The Power of Light
Typography mates well with the un-flat surface.
While the age of digital typography took us by a storm in the late 80's, I had the fortune of being in the backwaters of Japan where computers were something of a taboo. Type was set in the previously high-tech way of shining light through negative stencils of letters on glass plates to be absorbed onto photographic paper. You'd cut out paragraphs from the developed prints of typeset text, and handily paste them to a board with good old rubber cement. "Cut and paste" really meant something back then.

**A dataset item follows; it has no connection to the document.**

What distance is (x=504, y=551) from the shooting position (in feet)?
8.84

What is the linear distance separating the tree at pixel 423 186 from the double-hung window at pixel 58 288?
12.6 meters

The "power user" of the photo typesetter was
Tadashi Morisaki who could easily have a successful comedy show on television as he was always so funny. Because the transfer process was optical in nature, the process of modifying the lens through which the light shined was always an interesting trick. Morisaki would create optically warped type in ways that would make even Photoshop a bit jealous. Those were the days.
At the
Mercer Hotel I enjoyed the sort of accidental motion graphic titling that was occuring at the entrance. The gentle swaying of the curtain made the moment come alive. There are people that will become extremely mad when you take a perfectly good piece of type and stretch / contort / shred it so that it is disturbed from its purity in form. And there are some people like
Martin Venezky that torture type for a living. The logic behind the "Right to Read"-folks is that one cannot appreciate type when it is no longer type and is instead just incoherent forms. I tend to agree with their logic, especially when I am trying to figure out where I am or where I am to go. Reading is a power that I prefer not to give up. But if I am just there enjoying the day and the moment, I'd prefer for all type to just go away. Let it merge with the splatter of the everyday unintelligible beauty of a city. Interpret the moment without interpretation. Or even easier and with less philosophy, just take off your glasses. That will do the trick. It works for me.